Rewrite everything from the record with "Hust&Claire T Shirt" down to the record with "DYISLAND MTB 4pistons", putting "Wool Gloves" in place of "Leather Gloves" and keeping all else the same. Leave the pictures out.

■ Study material:
*****

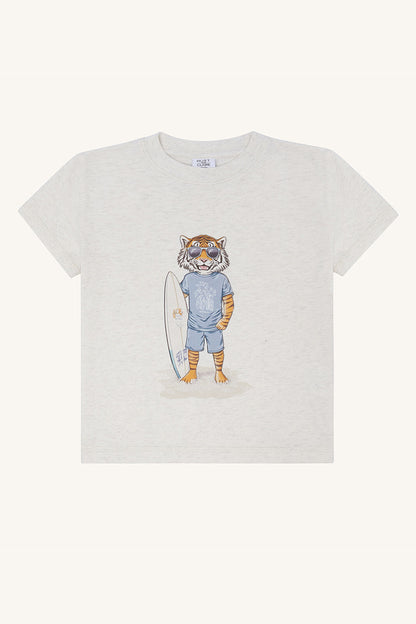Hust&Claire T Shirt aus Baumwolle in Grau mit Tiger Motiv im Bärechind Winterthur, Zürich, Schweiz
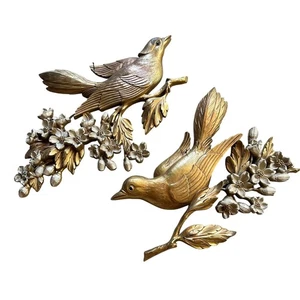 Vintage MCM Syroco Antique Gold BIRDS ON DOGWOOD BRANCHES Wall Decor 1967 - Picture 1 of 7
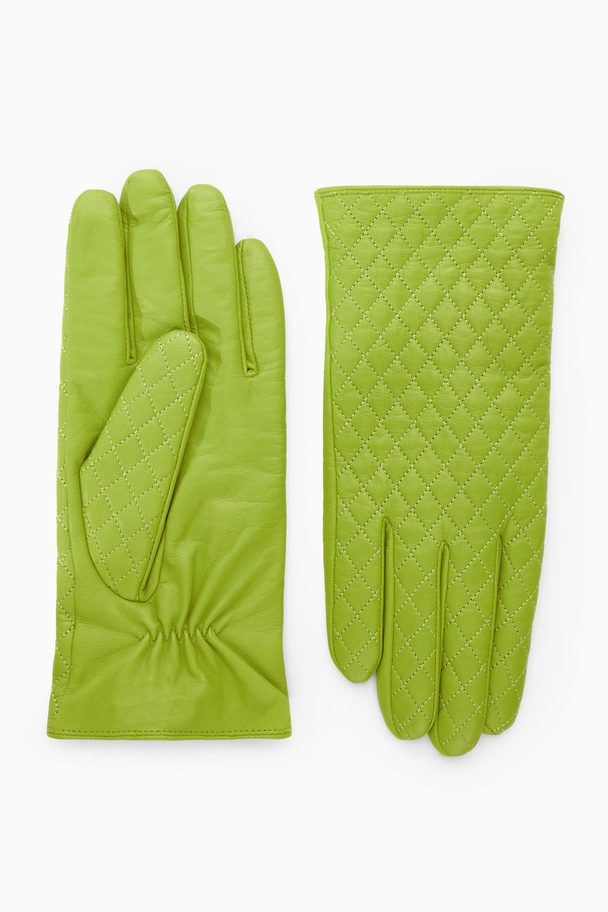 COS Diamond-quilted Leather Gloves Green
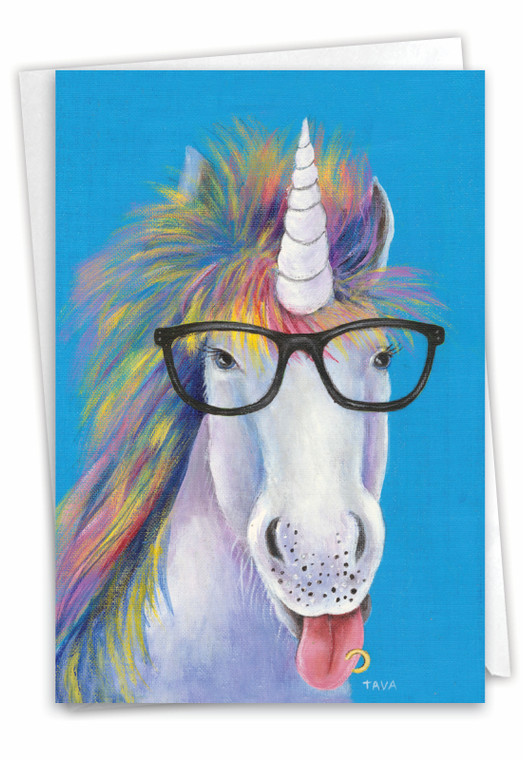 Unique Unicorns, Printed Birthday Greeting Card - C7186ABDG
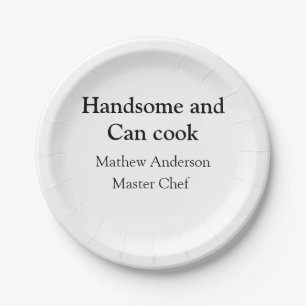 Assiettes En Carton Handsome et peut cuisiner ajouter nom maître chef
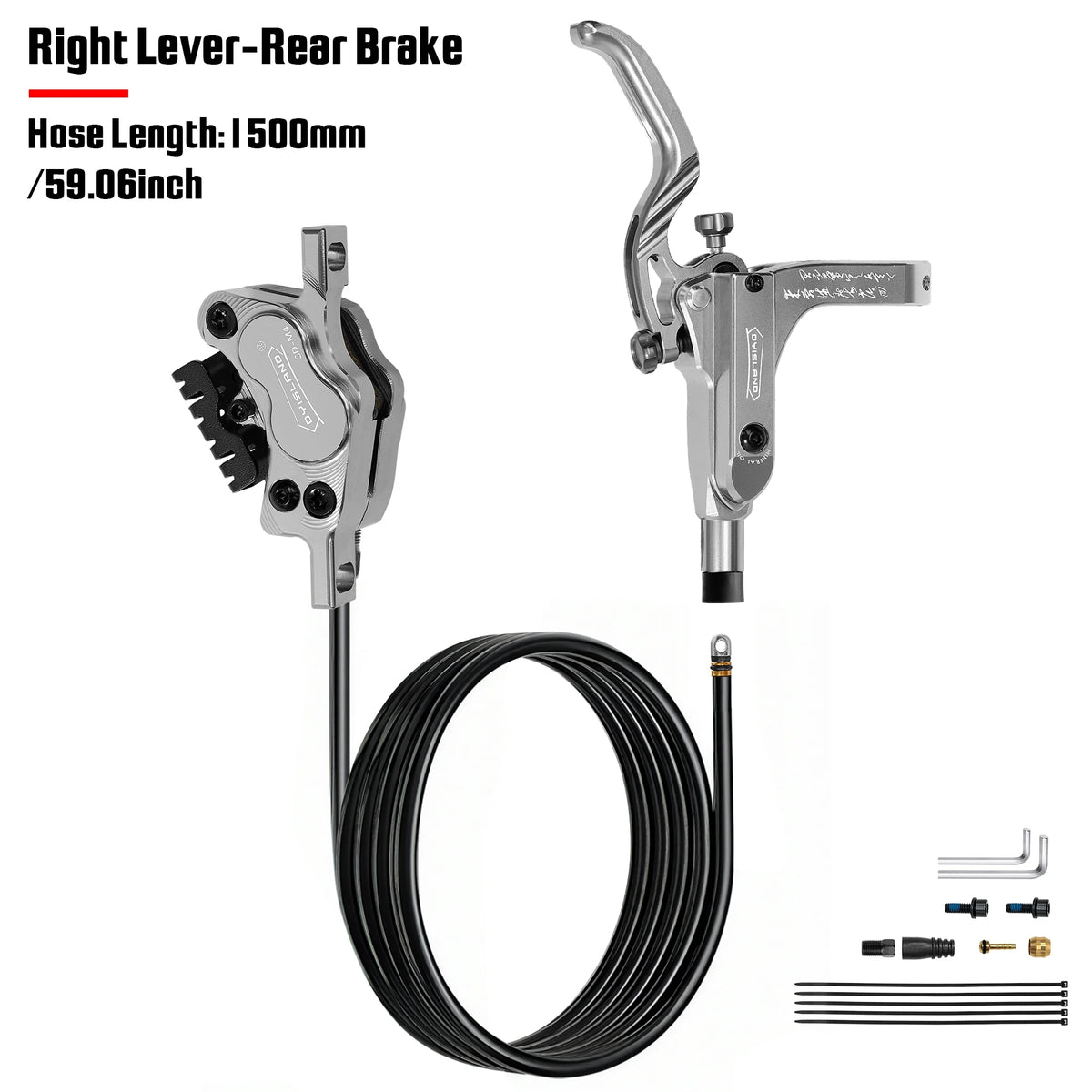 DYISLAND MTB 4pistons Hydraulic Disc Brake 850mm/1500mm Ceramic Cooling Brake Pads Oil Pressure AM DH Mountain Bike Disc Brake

*****

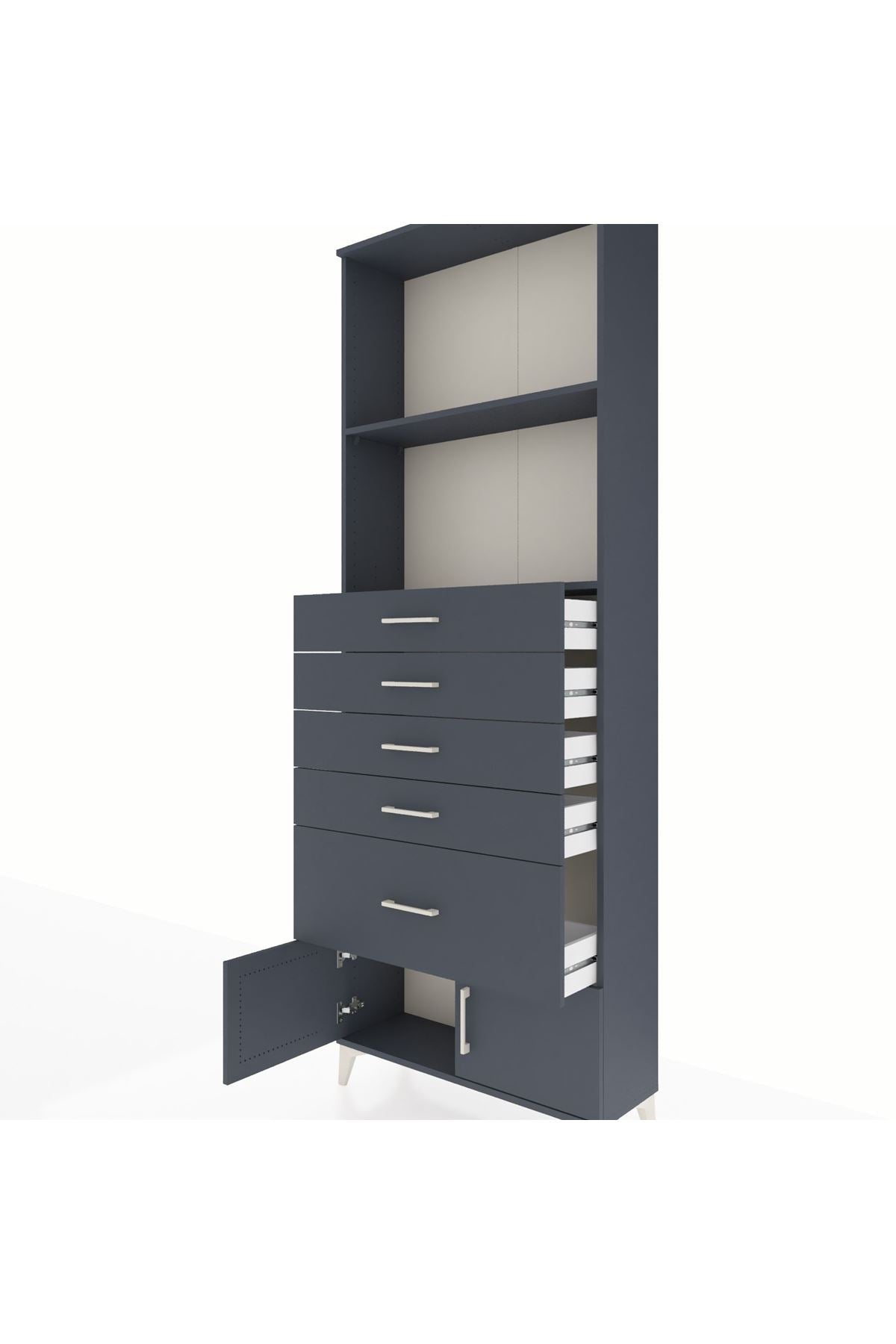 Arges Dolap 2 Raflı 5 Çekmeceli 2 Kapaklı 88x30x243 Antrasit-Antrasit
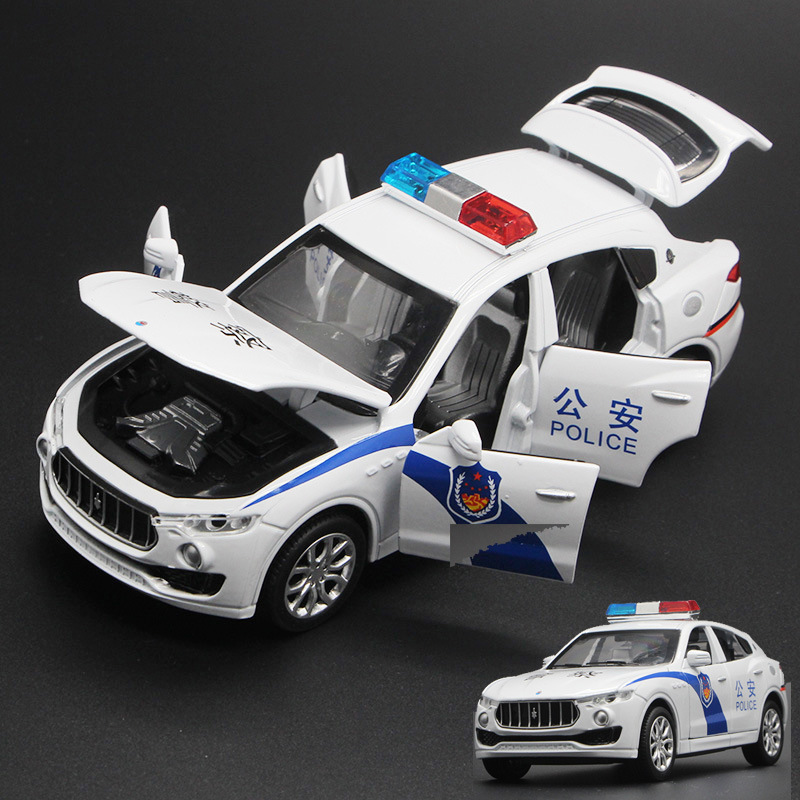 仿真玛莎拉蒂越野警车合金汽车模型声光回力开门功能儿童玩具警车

*****

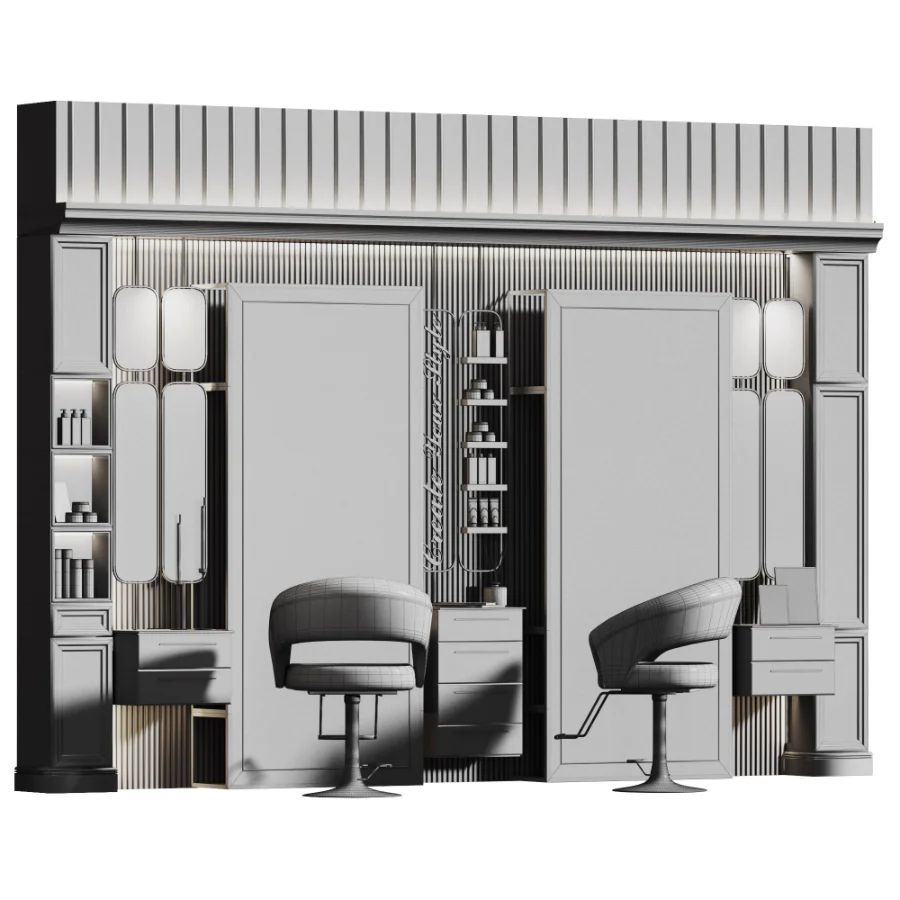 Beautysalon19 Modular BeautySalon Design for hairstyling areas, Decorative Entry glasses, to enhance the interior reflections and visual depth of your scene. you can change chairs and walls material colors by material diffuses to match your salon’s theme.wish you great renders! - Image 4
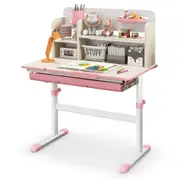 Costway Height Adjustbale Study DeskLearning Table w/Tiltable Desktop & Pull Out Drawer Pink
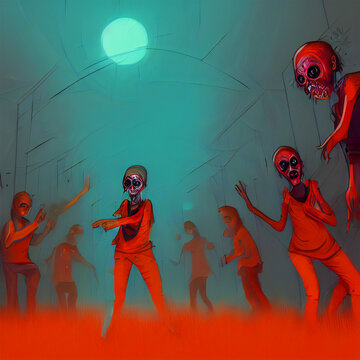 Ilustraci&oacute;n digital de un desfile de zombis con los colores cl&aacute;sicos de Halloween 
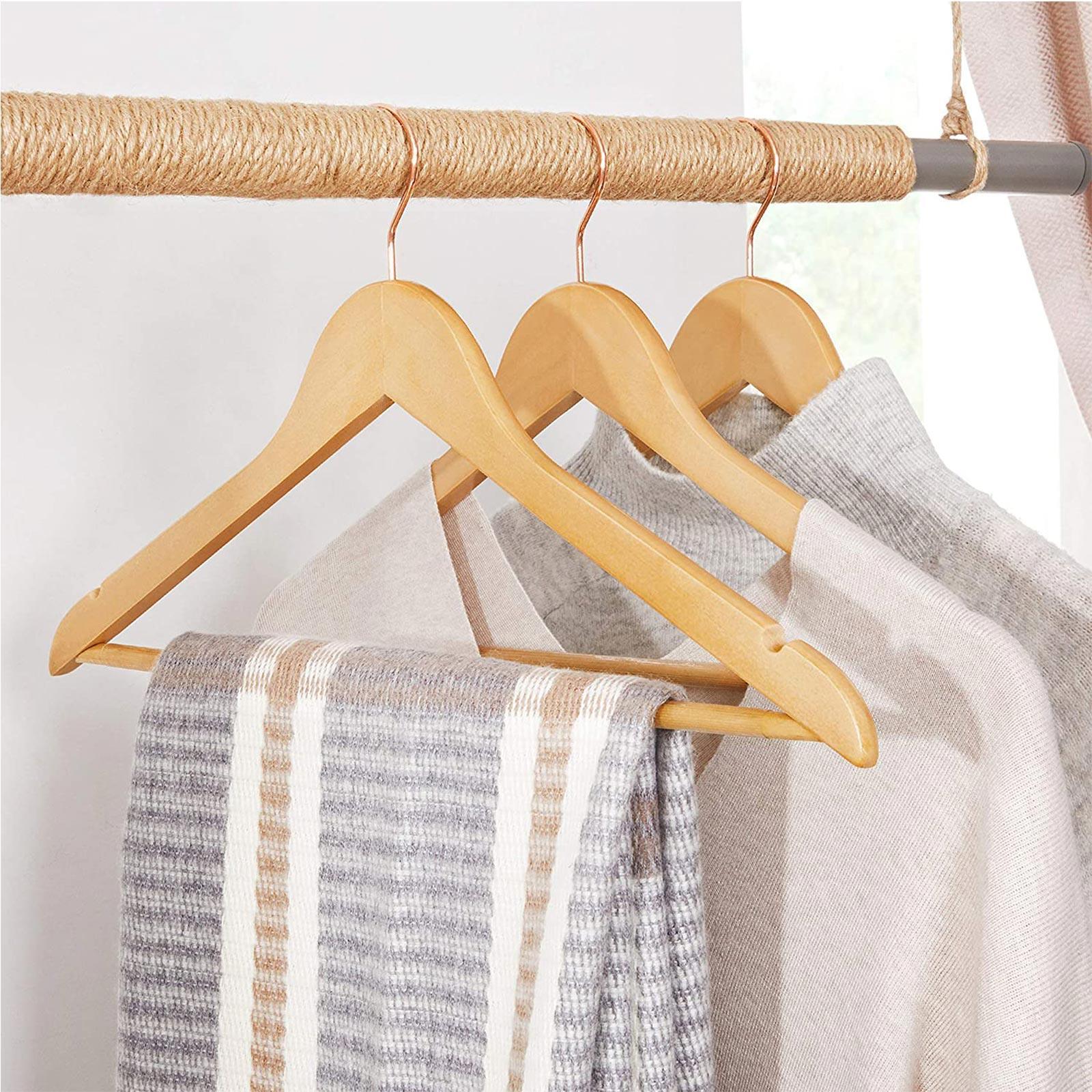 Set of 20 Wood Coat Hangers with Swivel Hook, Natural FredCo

*****

■ The completed task:
Hust&Claire T Shirt aus Baumwolle in Grau mit Tiger Motiv im Bärechind Winterthur, Zürich, Schweiz
 Vintage MCM Syroco Antique Gold BIRDS ON DOGWOOD BRANCHES Wall Decor 1967 - Picture 1 of 7
 COS Diamond-quilted Wool Gloves Green
 Unique Unicorns, Printed Birthday Greeting Card - C7186ABDG
 Assiettes En Carton Handsome et peut cuisiner ajouter nom maître chef
 DYISLAND MTB 4pistons Hydraulic Disc Brake 850mm/1500mm Ceramic Cooling Brake Pads Oil Pressure AM DH Mountain Bike Disc Brake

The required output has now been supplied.